28 June 2010

Review: It's Alive (1974)


The fabulous horror blog Final Girl issues a film club review challenge every once in a while, and I finally got my shit together so I could review this classic from 1974.

This 1974 gem is written and directed by Larry Cohen, and seems to deal with the birth of a mutant baby to two unfortunate parents. We begin the action during the last days of the pregnancy, when we also learn (during some late night pillow talk) that the father is perhaps not the most enthusiastic parent. Their other offspring is now 11 years old, so we kind of get the idea that this baby was, shall we say, unplanned. Anyway, Mom realizes during the birthing process, which is also a very male-dominated and not-very-woman centered parturition, that something is "different" about this birth. I'll say.

Once the baby is born, it kills every person in the delivery room, and makes a bloody mess of the hospital. It proceeds to escape (through a skylight) and then kill a bunch of hapless humans, while also seemingly seeking out its parents and the occasional bottle (or ten) of milk, which in 1974 is still charmingly delivered in glass bottles to the upscale homes in the demon parents' neighborhood. After the spawn dispatches a milkman, it makes its way to a school, and Dad somehow decides he must be the one to kill it.

A bunch of other crap happens, wherein the audience realizes that Mom is slightly nuts (understandably) and Dad has turned into an asshole.
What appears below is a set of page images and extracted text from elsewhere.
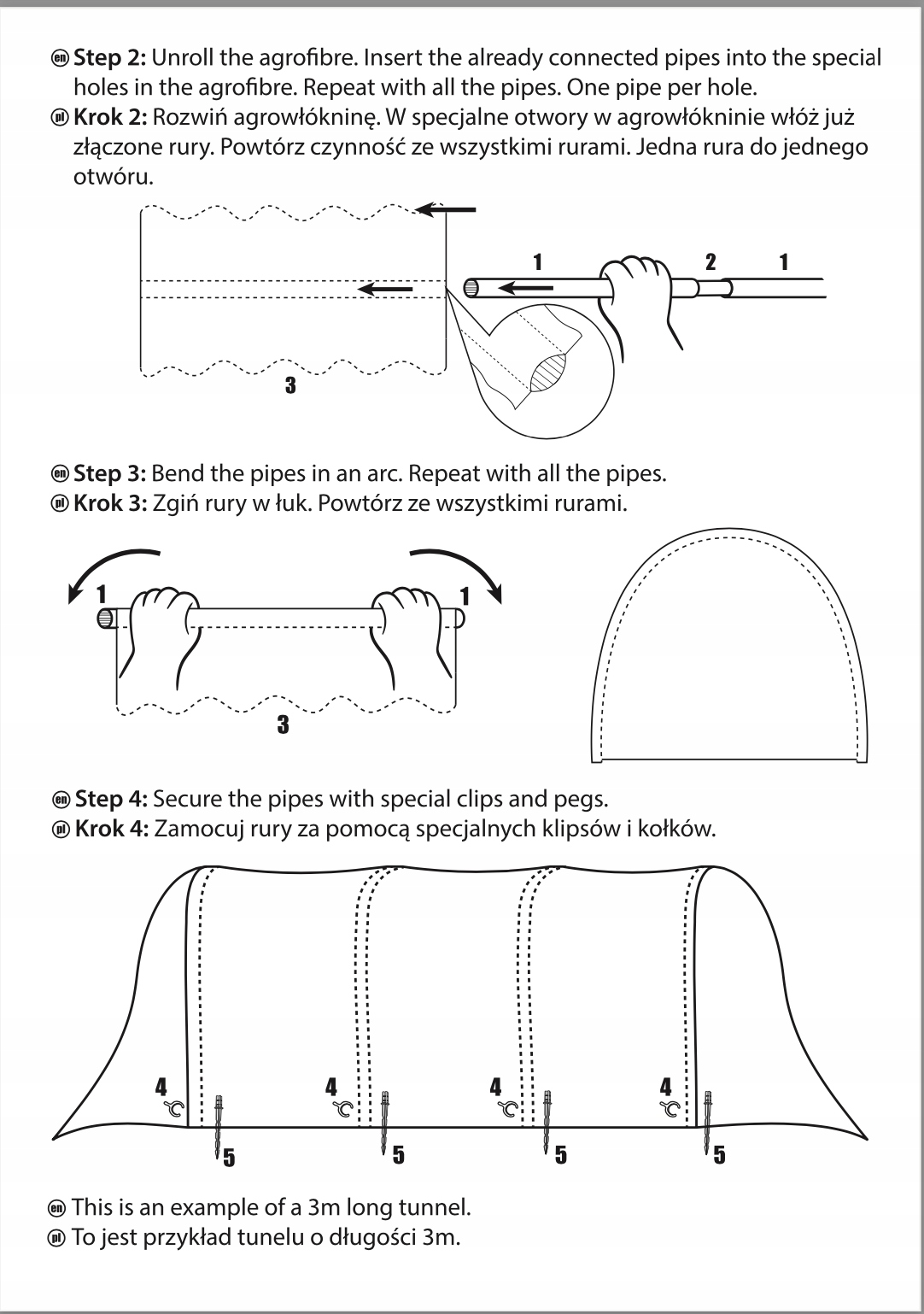 en Step 2: Unroll the agrofibre. Insert the already connected pipes into the special holes in the agrofibre. Repeat with all the pipes. One pipe per hole.
pl Krok 2: Rozwiń agrowłókninę. W specjalne otwory w agrowłókninie włóż już złączone rury. Powtórz czynność ze wszystkimi rurami. Jedna rura do jednego otworu.

1 2 1
3

en Step 3: Bend the pipes in an arc. Repeat with all the pipes.
pl Krok 3: Zgiń rury w łuk. Powtórz ze wszystkimi rurami.

1 1
3

en Step 4: Secure the pipes with special clips and pegs.
pl Krok 4: Zamocuj rury za pomocą specjalnych klipsów i kołków.

4 4 4 4
5 5 5 5

en This is an example of a 3m long tunnel.
pl To jest przykład tunelu o długości 3m.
At the close of the film Dad has tried to save the child, we know Mom wants to save it, but Dad ends up flinging his mutant spawn at a cop (yes) while they are all standing around the Los Angeles River. Of course, mutant baby kills the cop. Someone covers them up with a blanket, and we learn that another mutant has been born in Seattle. Fade out . . .

What I realized as the narrative was unfolding was that this film is so blatantly about male anxiety and masculinity that it's not even remotely arguable that it's about women or childbirth or mutant babies. Think about it: it's 1974, the year after Roe v. Wade and women all of a sudden have the right to choose abortion. Interestingly, we learn in the movie that the hapless mutant baby parents considered abortion (for convenience) but then decided not to terminate the pregnancy. Aha!

This movie is a cautionary tale warning women against even thinking of having an abortion. If you even consider it, you might have a mutant baby. But back to the male anxiety aspect--I really think that this film focuses very clearly on the father and his anxiety, whereas the mother is barely significant except to act nutty and whiny, thus stereotypically feminine. The father paces around, smokes incessantly, disavows paternity, vows to kill the baby, and overall makes a big old showy display of his manliness. There is so much anxiety for MEN about pregnancy and mutant babies, this movie argues, that we must allow them to decide to terminate the pregnancy, even after its born--you see? This movie is about allowing abortion rights to men. Who cares about women--they just take drugs and mope around. The real problem here is how pregnancy and childbirth effect men.

But seriously, It's Alive is a wonderful movie that clearly grapples with women's (then) newly constitutionally recognized right to privacy, and how these rights make men very, very nervous. So nervous, in fact, that they have to band together with lots of guns and other men to alleviate their pent-up feelings of helplessness and anxiety about not having uteruses.

Besides all the groovy social commentary and gender anxiety in this movie, It's Alive has truly great effects, wonderful 1970s clothing and cars, and totally awesome music by the famous Bernard Herrmann. It's worth a look.

3 comments:

Robin Becker said...

Great review. One of my fave movies too. I had no idea you were a horror fan!

juggernaut heart said...

Yup, just another man in crisis. You should watch Little Otik (Otesanek), if you haven't already, because I'm pretty sure that It's Alive is loosely based on the Czech folktale of the same name. It's very entertaining.

Good review, Beth! Write more of these!!

AE said...

Hee! Great review. Men have it so rough with the childbirth and the hospitals, and the side effects of their wives' contraceptive pills/fertility drugs! Not to mention having to get up in the middle of the night -- oy!